** Short problem **
Present the records from the line containing "Examining what this" through the end of the records, both ends included, as a Markdown table with the columns Number and Record line, leaving out blank lines.
** start Input **
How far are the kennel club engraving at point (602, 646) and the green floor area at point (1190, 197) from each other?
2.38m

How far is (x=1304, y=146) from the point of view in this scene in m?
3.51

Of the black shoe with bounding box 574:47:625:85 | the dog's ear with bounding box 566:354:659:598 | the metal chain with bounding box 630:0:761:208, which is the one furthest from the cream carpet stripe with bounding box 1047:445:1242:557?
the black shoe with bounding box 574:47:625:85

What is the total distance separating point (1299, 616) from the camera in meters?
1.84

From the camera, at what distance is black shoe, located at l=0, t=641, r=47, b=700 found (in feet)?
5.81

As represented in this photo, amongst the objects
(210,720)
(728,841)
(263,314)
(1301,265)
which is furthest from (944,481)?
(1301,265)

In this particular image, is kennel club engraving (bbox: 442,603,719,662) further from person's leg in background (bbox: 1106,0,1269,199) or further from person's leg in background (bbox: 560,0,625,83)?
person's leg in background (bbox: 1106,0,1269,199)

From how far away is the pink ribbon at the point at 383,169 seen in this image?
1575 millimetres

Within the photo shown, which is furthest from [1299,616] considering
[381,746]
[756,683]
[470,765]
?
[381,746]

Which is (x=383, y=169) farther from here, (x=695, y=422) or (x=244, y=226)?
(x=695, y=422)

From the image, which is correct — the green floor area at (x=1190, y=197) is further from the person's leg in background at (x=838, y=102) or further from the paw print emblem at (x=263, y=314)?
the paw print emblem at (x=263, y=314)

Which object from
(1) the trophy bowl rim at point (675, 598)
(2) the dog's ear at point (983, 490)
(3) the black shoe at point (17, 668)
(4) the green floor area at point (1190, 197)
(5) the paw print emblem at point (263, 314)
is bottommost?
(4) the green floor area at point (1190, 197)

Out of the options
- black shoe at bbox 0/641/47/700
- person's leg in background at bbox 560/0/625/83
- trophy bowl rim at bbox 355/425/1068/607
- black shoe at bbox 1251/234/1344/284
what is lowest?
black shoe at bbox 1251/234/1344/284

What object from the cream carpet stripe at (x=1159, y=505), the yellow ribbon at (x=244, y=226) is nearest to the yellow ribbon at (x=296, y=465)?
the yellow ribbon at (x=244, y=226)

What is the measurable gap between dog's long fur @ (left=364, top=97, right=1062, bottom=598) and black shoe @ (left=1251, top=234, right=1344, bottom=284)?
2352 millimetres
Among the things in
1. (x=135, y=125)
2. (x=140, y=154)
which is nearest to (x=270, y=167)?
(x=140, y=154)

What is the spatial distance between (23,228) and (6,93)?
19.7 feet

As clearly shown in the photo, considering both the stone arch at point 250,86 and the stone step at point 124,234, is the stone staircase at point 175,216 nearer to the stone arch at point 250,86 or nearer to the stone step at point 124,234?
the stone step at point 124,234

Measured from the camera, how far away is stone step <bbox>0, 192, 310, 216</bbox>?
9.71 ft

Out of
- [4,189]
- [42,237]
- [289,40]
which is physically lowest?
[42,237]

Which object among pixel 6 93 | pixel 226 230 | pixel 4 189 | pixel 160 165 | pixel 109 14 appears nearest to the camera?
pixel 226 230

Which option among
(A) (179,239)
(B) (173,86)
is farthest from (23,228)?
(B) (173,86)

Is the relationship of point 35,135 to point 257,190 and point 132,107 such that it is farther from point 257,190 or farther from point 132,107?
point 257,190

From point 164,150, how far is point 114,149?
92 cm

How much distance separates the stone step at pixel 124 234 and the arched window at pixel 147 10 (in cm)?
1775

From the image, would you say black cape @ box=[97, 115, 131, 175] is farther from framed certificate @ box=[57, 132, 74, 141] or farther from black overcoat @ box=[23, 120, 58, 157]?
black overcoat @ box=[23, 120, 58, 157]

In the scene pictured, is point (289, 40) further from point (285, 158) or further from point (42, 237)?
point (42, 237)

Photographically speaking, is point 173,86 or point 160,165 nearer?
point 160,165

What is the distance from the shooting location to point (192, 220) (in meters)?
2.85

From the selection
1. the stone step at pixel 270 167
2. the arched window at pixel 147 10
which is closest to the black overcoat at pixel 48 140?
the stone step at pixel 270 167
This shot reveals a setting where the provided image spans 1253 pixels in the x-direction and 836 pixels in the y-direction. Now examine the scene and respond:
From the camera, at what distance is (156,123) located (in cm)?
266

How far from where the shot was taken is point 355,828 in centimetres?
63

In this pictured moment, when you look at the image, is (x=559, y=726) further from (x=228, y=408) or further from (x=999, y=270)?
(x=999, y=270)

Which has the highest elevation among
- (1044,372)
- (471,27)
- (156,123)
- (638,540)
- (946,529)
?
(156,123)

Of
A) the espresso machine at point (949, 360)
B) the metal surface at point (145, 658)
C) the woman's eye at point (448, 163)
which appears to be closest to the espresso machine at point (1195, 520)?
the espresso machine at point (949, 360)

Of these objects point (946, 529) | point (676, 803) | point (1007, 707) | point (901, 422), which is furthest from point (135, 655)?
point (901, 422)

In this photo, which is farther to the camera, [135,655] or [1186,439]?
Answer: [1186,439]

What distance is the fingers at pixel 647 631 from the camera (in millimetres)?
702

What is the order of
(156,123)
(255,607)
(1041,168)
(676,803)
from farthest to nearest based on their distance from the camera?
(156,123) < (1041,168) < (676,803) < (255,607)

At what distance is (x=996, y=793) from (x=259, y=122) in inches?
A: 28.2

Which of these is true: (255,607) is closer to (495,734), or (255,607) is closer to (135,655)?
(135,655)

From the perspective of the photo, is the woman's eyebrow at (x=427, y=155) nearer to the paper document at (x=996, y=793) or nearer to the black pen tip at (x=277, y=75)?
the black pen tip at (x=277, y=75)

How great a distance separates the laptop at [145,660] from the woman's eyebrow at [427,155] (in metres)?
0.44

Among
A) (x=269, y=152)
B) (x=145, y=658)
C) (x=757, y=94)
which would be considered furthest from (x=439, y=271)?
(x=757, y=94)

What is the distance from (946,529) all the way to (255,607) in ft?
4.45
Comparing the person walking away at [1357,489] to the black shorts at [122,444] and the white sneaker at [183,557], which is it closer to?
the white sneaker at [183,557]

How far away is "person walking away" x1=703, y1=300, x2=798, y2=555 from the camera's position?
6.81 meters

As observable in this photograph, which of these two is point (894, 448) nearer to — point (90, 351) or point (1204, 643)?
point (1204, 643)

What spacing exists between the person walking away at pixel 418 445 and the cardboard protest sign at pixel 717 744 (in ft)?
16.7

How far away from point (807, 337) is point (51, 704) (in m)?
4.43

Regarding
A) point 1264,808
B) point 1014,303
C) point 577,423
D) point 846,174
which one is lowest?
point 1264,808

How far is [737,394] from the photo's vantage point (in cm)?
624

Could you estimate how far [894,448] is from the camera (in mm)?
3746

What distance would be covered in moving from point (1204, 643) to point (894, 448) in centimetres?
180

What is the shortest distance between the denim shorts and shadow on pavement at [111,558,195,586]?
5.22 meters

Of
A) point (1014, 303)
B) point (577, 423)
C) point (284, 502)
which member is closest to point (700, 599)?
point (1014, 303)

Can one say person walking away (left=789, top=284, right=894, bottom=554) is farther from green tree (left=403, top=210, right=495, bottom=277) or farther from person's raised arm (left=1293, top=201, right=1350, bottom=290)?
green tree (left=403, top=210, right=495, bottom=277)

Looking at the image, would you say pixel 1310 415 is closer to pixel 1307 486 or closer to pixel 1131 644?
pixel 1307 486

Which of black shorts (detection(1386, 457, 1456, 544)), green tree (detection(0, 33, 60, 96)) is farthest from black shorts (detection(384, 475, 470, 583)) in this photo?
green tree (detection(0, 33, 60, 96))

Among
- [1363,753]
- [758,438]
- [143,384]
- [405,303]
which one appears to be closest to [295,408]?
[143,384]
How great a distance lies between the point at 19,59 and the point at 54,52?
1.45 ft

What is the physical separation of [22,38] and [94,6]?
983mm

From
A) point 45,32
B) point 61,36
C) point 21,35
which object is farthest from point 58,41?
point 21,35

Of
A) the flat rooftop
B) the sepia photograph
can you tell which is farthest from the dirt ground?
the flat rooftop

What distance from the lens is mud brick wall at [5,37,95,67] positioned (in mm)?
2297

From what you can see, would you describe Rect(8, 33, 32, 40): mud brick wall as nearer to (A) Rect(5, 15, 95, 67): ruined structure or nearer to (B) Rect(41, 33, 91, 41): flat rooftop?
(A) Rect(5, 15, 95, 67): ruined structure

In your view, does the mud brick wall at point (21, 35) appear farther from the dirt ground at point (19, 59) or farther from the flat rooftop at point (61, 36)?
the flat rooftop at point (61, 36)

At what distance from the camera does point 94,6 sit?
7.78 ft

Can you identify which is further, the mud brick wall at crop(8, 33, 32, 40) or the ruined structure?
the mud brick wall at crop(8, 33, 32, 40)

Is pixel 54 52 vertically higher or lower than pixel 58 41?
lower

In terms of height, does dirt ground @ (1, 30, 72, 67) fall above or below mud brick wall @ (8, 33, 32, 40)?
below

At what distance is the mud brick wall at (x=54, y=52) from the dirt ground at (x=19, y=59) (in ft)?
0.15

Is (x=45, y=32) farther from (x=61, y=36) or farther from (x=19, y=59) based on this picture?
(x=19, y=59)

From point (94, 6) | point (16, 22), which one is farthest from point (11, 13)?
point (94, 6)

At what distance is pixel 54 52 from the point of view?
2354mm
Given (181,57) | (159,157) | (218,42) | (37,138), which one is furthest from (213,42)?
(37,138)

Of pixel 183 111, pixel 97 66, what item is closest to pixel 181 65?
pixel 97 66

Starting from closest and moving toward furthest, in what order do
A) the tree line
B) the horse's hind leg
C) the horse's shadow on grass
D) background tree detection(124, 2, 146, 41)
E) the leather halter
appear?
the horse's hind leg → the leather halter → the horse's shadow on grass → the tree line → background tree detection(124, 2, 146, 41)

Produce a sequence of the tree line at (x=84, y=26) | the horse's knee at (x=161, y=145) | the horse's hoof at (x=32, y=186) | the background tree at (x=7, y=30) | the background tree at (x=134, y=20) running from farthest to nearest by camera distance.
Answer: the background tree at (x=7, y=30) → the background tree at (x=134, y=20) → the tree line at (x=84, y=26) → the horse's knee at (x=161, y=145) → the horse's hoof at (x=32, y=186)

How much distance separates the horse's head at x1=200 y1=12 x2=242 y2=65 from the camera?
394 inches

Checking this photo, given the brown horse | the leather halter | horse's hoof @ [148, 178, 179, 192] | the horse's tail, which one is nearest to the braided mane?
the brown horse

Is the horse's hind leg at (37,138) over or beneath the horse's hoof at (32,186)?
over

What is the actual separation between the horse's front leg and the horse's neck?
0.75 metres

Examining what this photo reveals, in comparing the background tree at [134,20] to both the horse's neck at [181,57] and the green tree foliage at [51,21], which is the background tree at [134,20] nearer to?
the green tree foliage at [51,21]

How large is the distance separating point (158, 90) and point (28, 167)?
** end Input **
** Output of the task **
| Number | Record line |
|---|---|
| 1 | Examining what this photo reveals, in comparing the background tree at [134,20] to both the horse's neck at [181,57] and the green tree foliage at [51,21], which is the background tree at [134,20] nearer to? |
| 2 | the green tree foliage at [51,21] |
| 3 | How large is the distance separating point (158, 90) and point (28, 167)? |